Houston v. Bank of America

Decision Date28 October 2003
Docket NumberNo. 36564.,36564.
Citation78 P.3d 71,119 Nev. 485
PartiesEdward R. HOUSTON and Regina Houston, Appellants, v. BANK OF AMERICA FEDERAL SAVINGS BANK, Respondent.
CourtNevada Supreme Court

Robison Belaustegui Sharp & Low and F. De Armond Sharp and Natalie J. Reed, Reno, for Appellants.

McDonald Carano Wilson McCune Bergin Frankovich & Hicks LLP and Andrew P. Gordon and Jeffrey A. Silvestri, Las Vegas, for Respondent.

Charles T. Cook, Las Vegas; Reinhart Boerner Van Deuren and J. Bushnell Nielsen, Milwaukee, Wisconsin, for Amicus Curiae Nevada Land Title Association.

Before SHEARING, LEAVITT and BECKER, JJ.

OPINION

PER CURIAM:

This appeal raises the issue of whether a lender who pays off a prior note is equitably subrogated to the former lender's priority lien position. We conclude that the subsequent lender succeeds to the prior lender's priority lien position as long as an intervening lien holder is not prejudiced. Therefore, we affirm the district court's order granting summary judgment to Bank of America.

FACTS

Appellants, Edward R. Houston and Regina Houston, paid David Boone $740,000 for investment services. Boone converted the $740,000 to his own use. Shortly thereafter, on May 13, 1998, Boone and his wife Donna divorced. Pursuant to their property settlement agreement, Boone quitclaimed to Donna the real property located at 2100 Marina Bay Court, Las Vegas, Nevada (the property). At the time of the divorce, Norwest Mortgage, Bank of America's predecessor, held a deed of trust on the property for approximately $342,000.

On May 14, 1998, the Houstons filed a complaint against Boone to recover their $740,000.1 On June 1, 1998, the Houstons filed a notice of lis pendens on the property in the Clark County Recorder's Office. The Houstons also filed an ex parte motion for an order directing the issuance of a prejudgment writ of attachment, which the district court granted. Early on June 26, 1998, the writ of attachment was filed in the Clark County Recorder's Office.
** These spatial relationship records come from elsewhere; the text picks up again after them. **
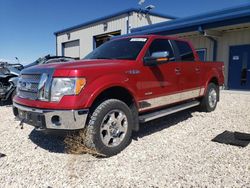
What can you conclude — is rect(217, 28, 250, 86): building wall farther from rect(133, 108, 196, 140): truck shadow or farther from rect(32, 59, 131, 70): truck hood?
rect(32, 59, 131, 70): truck hood

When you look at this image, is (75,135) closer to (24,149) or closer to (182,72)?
(24,149)

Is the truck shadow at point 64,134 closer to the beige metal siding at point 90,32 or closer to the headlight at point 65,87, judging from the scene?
the headlight at point 65,87

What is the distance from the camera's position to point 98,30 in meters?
22.1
Ultimately, the Houstons obtained a judgment against Boone for $740,000. Boone filed for bankruptcy, but eventually stipulated that the money he owed the Houstons was a nondischargeable debt. The district court granted the Houstons a writ of execution on the property and scheduled a sale of the property. Bank of America intervened and the sale was enjoined.

Bank of America had refinanced the property for Donna on June 26, 1998, after the Houstons' writ of attachment was recorded. Bank of America had hired Nevada Title Company to perform a title search of the property, which was conducted on May 29, 1998, over a month before the refinancing.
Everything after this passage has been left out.